# Jesse James Is going to fly a P-51!



## r2800doublewasp (Jul 28, 2009)

I don't know if you guys have heard of the new show called Jesse James is a Deadman, but its where Jesse does stunts like crashing a monster truck in to a house or running from the cops in a custom camaro. I was watching TV when an ad came on for it saying he is gonna race a P-51! As far as I know hes NOT a pilot and he has a tendency for destroying something in each episode ( for example a brand new monster truck....). Hopefully he doesn't crash the P-51.....


----------



## vikingBerserker (Jul 28, 2009)

Well, if he does crash it, at least the show has a good title.....


----------



## Ferdinand Foch (Jul 29, 2009)

vikingBerserker said:


> Well, if he does crash it, at least the show has a good title.....

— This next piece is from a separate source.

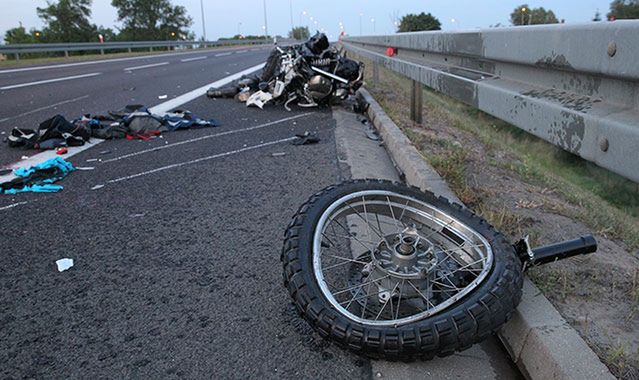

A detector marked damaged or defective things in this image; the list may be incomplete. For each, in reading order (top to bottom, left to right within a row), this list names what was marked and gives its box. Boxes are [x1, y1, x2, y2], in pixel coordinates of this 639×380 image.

wrecked motorcycle [208, 32, 362, 110]
broken plastic piece [55, 256, 74, 272]
wrecked motorcycle [282, 180, 596, 360]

True VB, but I wonder if they could ever show something that destructive and violent on TV. 
As far as I'm concerned, Jesse James will be a deadman unless he takes some damn flying lessons.


----------



## beaupower32 (Jul 29, 2009)

Most like it will be a 2 seat P-51 and Jesse James will be riding in the back. I just dont see anyone who owns a Mustang giving it over to Jesse James so he can race it a few laps. But then again, anythings possible.


----------



## Catch22 (Jul 29, 2009)

Without having seen the commercial, my guess is what they meant by racing a P-51 is that he's going to be in a car that he's built and he's going to race _against_ a Mustang.


----------



## beaupower32 (Jul 29, 2009)

Well, I did some reading and found a interview where he says he races a P-51 at Reno and actuallys sets a new pylon record. Dont know how true it is, yall know how the internet is with rumors.


----------